━━━ Text passage
Figure 4. Schematic diagram of Q-Learning path planning method.

FIGURE 5

Figure 5. Schematic diagram of the neural network approximation function structure.

FIGURE 6

Figure 6. Structure of DDPG network algorithm.

Construction and Monitoring of Simulation Environment

The simulation environment mainly uses the multimedia framework pyglet under Python to design the interactive applications as the simulation platform. A 200^*200-pixel static environment is built in the experiment. In the environment, the mobile robot is no longer a particle but is represented by a blue circle of 10^*10 size. The green circle S represents the starting coordinate. The pixel coordinate of the starting position is (5, 5). The purple circle represents the target position and the five black areas of different sizes in the figure are the positions of obstacles. The white area indicates that there are no obstacles in the map, in which the robot can move freely. Since the robot has size in the real world when the boundary of the mobile robot is in contact with the boundary of the obstacle area, it is considered to have collided, and after the collision, it is considered to have failed and is returned to the starting position. The state of the experiment is represented by the rasterized state.

The detection mainly uses the summary.value.add () function in TensorFlow to add variables to the monitoring log. The changes in training process data can be viewed through TensorFlow. After learning, the neural network parameters are saved by using the tf.train.Saver () function and the neural network is reloaded and run again to indicate the effect after the learning is completed. The experimental results show that the mobile robot can avoid dynamic obstacles in time and find an optimal path to reach the target position after avoiding the dynamic obstacles. In the experiment, the copy network value function, the average number of steps used to reach the target position, and the average cumulative reward of the copy network are saved. At the end of the learning and training process, the changing process of the three data can be viewed through TensorBoard.
━━━━━━
Work to complete -
(A) Please copy the part of the simulation environment passage that opens with the words containing "The detection mainly" and closes with "viewed through TensorBoard.".
(B) In the simulation environment passage, what represents the target position?
━━━ Dataset extract
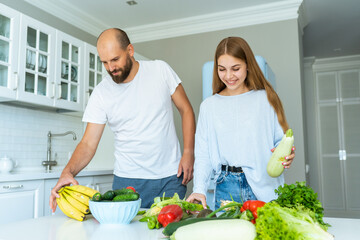 Joyful couple lay out fresh vegetables, fruits and greens on table in kitchen. Making salad for...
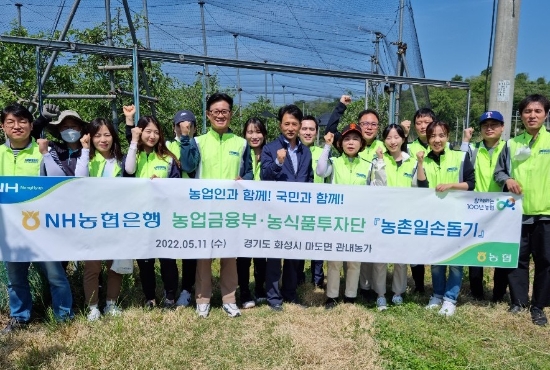 NH농협은행 농업금융부 서준호 부장(앞줄 왼쪽 네 번째)과 직원들이 경기도 화성시 마도면 소재 사과농장에서 일손 돕기 실시 후 기념촬영을 했다
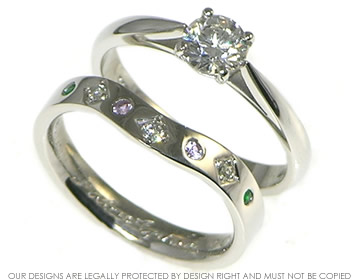 Palladium eternity ring incorporating a 1.75mm H Si diamond 0.02ct, two, 1.5mm  lilac sapphire, two 1.5mm green sapphire and two 1.3mm emeralds.  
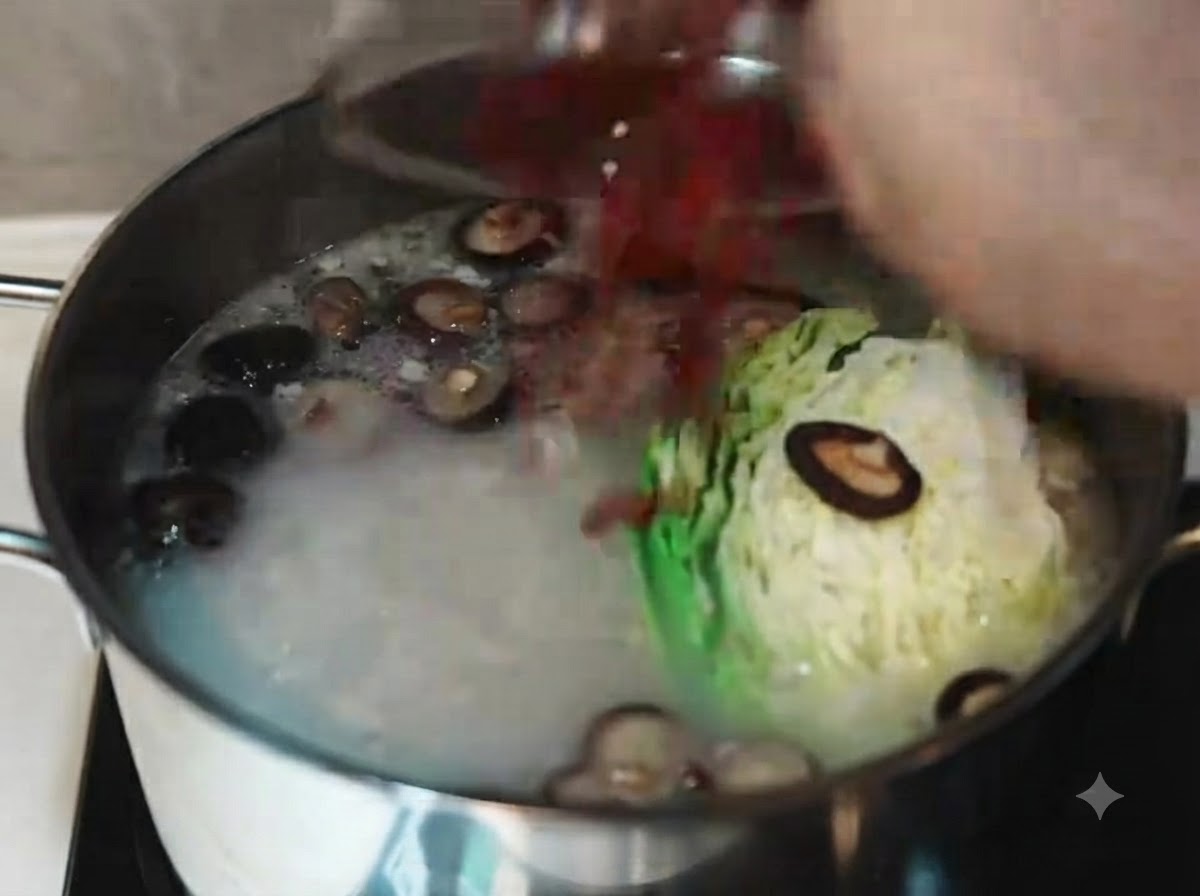 Remuer un bouillon de porc bouillant et opaque avec une louche blanche après y avoir incorporé du chou, des rondelles de carotte, des champignons shiitake et des baies de goji.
━━━━━━
Answers by item number -
(A)
The detection mainly uses the summary.value.add () function in TensorFlow to add variables to the monitoring log. The changes in training process data can be viewed through TensorFlow. After learning, the neural network parameters are saved by using the tf.train.Saver () function and the neural network is reloaded and run again to indicate the effect after the learning is completed. The experimental results show that the mobile robot can avoid dynamic obstacles in time and find an optimal path to reach the target position after avoiding the dynamic obstacles. In the experiment, the copy network value function, the average number of steps used to reach the target position, and the average cumulative reward of the copy network are saved. At the end of the learning and training process, the changing process of the three data can be viewed through TensorBoard.

(B) A purple circle represents the target position.